In brief: Stewkey Blues; Birds and Us; Lives of Houses – reviews

DJ Taylor
Salt Publishing, £9.99, pp176

Famed though it is for its flatness, Norfolk is a county of manifold aspects, many of which are captured in these sharp, subtle new stories by native son DJ Taylor. They all emerged from 2020’s lockdown, and together delineate the region’s geographical and social range, occasionally squinting back in time and tuning in to mythical echoes. The title story is named after the blue-hued cockles distinctive to Stiffkey (typically for Norfolk, it’s pronounced “Stewkey”), and depicts with exquisite precision the romantic undoing of a man who moves to the coast from Clapham with his capricious girlfriend. Expect lightly devastating epiphanies throughout, along with droll wit and pungent local flavour.

Tim Birkhead
Viking, £25, pp464

In a shallow neolithic cave in Andalusia, a flock of 200 birds adorns a wall. Rendered in red ochre and dating back 8,000 years, they include flamingos and herons, raptors and avocets. For avid ornithologist Tim Birkhead, this frieze marks the genesis of our species’ relationship with birds, one that has over the millennia encompassed awe, envy and exploitation. As he charts our mutual history, he considers the Egyptians’ bird-filled catacombs, the evolution of falconry, and the Victorian craze for stuffed specimens. A response that’s altogether newer is empathy, the implications of which Birkhead probes with typical fastidiousness. His book arrives enticingly illustrated, but it’s his obsessive passion that is most transfixing.

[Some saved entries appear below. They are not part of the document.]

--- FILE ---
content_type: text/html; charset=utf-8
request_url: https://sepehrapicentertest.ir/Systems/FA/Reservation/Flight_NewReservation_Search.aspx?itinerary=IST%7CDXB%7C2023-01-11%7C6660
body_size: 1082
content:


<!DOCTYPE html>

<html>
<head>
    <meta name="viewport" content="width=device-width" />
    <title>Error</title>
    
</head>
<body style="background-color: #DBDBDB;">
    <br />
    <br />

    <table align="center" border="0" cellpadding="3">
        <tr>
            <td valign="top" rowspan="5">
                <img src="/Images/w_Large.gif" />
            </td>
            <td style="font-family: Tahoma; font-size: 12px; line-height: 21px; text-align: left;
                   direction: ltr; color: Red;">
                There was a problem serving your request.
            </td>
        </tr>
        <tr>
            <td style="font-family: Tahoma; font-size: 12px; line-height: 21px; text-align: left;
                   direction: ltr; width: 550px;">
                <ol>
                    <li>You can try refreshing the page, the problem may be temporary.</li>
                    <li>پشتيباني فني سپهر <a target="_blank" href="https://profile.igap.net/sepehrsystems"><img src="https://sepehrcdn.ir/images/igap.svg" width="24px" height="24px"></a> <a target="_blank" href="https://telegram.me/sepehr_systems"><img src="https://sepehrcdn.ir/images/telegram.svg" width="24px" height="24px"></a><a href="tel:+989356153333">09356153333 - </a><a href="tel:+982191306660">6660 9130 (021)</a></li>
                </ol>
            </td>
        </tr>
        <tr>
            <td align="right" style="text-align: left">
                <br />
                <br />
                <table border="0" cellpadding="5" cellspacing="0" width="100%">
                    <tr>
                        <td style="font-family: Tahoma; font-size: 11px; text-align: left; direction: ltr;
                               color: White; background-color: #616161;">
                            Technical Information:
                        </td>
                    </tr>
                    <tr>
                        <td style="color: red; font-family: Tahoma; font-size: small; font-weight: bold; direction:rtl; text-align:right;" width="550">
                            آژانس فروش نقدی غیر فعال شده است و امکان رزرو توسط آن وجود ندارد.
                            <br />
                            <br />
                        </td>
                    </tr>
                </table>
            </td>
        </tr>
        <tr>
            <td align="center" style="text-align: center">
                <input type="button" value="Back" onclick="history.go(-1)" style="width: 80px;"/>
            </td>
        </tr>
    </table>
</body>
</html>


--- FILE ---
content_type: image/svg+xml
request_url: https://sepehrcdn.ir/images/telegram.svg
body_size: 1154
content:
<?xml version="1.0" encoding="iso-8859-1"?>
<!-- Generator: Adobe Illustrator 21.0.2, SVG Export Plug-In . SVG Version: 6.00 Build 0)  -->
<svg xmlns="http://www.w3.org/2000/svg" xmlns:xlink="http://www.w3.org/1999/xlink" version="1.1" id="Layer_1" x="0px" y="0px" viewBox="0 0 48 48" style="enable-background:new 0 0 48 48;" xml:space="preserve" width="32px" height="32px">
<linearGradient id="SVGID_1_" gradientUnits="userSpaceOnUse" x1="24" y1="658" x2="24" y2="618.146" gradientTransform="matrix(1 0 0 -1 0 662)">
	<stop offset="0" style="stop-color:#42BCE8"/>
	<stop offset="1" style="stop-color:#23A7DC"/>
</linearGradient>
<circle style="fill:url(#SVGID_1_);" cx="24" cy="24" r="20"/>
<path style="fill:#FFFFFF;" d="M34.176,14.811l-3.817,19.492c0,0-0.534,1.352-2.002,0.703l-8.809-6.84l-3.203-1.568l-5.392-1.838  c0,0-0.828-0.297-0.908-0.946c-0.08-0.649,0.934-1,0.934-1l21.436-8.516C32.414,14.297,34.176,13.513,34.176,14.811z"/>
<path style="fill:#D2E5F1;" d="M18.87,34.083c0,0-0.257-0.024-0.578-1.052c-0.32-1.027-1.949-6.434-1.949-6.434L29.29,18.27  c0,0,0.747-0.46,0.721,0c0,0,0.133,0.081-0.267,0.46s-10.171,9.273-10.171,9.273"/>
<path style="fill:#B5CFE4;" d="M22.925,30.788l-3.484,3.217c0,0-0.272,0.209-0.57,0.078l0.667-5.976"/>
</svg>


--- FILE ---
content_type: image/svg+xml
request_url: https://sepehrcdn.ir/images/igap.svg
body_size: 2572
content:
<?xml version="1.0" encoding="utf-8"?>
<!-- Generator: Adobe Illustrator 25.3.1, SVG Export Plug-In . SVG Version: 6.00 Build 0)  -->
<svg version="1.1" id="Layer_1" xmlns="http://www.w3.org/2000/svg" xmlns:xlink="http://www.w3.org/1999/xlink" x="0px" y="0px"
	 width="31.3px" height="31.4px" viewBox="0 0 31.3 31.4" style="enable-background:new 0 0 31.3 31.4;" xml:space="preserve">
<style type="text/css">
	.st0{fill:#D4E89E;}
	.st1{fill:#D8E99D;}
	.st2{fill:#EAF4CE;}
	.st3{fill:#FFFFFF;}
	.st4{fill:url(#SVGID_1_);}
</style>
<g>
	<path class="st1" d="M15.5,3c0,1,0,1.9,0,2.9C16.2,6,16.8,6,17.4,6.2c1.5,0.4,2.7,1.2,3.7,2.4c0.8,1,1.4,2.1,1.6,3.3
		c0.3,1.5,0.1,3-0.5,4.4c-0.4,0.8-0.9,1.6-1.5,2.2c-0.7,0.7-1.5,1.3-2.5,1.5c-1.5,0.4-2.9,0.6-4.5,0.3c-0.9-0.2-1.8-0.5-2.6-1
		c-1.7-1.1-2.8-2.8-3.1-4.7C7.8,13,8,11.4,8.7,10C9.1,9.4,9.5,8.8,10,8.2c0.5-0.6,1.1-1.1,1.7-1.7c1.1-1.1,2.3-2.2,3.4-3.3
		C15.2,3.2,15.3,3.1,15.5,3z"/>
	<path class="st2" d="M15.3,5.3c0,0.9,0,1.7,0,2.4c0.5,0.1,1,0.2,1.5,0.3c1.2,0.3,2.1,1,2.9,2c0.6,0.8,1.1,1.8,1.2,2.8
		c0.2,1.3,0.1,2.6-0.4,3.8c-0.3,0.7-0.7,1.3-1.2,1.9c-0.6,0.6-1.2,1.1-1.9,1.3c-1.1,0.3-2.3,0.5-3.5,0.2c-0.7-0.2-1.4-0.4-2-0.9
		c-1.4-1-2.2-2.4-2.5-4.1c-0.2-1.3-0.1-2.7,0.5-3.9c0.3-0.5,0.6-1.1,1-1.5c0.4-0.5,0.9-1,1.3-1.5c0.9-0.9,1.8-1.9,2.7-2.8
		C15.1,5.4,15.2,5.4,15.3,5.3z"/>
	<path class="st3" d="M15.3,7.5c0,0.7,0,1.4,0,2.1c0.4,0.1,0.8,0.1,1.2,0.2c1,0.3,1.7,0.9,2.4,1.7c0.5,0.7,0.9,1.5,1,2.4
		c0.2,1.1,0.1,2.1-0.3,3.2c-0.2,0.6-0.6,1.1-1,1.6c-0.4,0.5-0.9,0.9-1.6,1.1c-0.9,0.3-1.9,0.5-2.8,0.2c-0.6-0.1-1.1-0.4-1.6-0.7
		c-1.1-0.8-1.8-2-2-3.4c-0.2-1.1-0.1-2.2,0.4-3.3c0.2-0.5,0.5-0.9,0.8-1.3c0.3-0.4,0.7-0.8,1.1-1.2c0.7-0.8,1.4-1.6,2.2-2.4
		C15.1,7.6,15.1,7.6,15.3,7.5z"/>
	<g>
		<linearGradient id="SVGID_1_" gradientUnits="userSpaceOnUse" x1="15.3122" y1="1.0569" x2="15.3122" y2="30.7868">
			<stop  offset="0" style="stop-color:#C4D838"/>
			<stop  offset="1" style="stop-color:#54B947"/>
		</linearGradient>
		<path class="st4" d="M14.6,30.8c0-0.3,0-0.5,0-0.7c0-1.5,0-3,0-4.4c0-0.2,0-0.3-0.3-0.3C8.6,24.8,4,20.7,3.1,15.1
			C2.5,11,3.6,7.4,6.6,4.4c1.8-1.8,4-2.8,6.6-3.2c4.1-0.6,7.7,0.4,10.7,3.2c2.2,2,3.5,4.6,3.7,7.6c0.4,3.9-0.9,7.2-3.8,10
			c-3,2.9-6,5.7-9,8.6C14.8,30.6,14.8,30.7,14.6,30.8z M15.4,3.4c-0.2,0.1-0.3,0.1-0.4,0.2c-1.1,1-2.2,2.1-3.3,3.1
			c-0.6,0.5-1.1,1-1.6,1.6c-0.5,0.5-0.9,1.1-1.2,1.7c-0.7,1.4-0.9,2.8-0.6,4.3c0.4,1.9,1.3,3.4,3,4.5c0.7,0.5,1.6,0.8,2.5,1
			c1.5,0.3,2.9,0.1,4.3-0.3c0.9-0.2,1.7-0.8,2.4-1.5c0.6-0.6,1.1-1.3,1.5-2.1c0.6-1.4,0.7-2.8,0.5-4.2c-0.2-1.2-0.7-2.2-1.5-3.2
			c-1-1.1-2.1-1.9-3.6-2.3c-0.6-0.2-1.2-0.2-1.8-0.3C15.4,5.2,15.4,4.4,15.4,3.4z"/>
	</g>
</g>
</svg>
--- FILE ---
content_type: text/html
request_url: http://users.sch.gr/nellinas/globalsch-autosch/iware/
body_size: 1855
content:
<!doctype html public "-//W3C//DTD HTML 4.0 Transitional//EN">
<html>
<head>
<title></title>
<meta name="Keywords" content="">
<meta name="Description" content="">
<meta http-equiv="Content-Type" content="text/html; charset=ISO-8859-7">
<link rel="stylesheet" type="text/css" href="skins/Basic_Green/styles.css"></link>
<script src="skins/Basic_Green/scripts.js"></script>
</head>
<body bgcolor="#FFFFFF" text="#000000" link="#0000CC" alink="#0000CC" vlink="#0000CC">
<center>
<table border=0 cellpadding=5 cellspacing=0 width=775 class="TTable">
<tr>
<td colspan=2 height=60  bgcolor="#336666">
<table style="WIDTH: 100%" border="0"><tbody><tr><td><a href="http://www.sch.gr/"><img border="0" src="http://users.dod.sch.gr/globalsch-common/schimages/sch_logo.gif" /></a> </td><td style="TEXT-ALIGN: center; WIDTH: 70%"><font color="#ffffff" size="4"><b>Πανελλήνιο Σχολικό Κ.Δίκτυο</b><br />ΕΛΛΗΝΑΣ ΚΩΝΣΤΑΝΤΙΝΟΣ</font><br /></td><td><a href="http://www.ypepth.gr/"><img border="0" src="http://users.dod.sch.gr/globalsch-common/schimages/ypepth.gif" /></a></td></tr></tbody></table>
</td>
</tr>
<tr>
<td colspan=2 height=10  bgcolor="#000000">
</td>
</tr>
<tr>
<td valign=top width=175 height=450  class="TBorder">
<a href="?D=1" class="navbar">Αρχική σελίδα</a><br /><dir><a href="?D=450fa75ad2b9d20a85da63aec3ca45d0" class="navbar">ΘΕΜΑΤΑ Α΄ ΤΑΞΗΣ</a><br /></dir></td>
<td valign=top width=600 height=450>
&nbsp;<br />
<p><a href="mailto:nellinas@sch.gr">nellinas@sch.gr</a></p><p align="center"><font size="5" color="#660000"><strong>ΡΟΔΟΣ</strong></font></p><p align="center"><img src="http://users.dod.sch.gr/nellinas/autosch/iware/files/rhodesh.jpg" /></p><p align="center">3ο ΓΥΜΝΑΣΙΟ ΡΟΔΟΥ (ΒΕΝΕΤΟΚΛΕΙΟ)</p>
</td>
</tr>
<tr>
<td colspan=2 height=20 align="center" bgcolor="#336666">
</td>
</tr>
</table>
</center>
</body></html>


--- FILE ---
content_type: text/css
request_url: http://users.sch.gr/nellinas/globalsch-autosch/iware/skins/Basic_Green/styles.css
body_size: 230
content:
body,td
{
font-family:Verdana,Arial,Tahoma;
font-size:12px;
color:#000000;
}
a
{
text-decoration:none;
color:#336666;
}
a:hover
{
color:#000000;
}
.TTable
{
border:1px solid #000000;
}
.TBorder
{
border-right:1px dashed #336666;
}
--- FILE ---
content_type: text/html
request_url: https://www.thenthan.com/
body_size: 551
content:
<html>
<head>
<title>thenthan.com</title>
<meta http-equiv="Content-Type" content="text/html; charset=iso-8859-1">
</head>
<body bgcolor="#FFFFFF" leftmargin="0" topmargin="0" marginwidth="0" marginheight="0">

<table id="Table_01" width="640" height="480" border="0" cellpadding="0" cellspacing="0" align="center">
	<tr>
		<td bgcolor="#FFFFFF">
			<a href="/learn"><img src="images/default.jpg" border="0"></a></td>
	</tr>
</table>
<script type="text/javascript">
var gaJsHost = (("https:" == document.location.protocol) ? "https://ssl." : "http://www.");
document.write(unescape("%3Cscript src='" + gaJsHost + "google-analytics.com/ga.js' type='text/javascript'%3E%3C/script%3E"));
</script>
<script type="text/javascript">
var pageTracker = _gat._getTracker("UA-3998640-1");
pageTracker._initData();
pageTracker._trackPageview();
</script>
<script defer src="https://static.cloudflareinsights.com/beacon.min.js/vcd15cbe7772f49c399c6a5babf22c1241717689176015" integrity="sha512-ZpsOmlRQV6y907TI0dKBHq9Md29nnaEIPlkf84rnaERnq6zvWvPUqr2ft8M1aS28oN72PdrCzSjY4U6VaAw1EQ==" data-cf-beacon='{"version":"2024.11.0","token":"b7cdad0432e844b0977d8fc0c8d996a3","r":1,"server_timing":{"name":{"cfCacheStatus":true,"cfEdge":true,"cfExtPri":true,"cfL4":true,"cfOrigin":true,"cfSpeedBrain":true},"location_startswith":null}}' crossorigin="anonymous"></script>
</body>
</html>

Edited by Kate Kennedy and Hermione Lee
Princeton University Press, £14.99, pp304 (paperback)

“A house can embody a person’s childhood, the story of a marriage, an inherited way of life, or a national history,” writes Hermione Lee in her introduction to this immensely satisfying collection. Among its contributors are historians, poets and curators, and the questions their essay raise resist any cosiness implicit in the book’s theme. Julian Barnes travels to Finland where Sibelius’s lakeside Ainola is much changed, though it remains a place of “conjured sounds and final silence”. Jenny Uglow finds that the villa Edward Lear designed in Sanremo shares something of the Quangle Wangle’s Hat. And in The Fear of Houses, Alexander Masters muses on homelessness and its causes.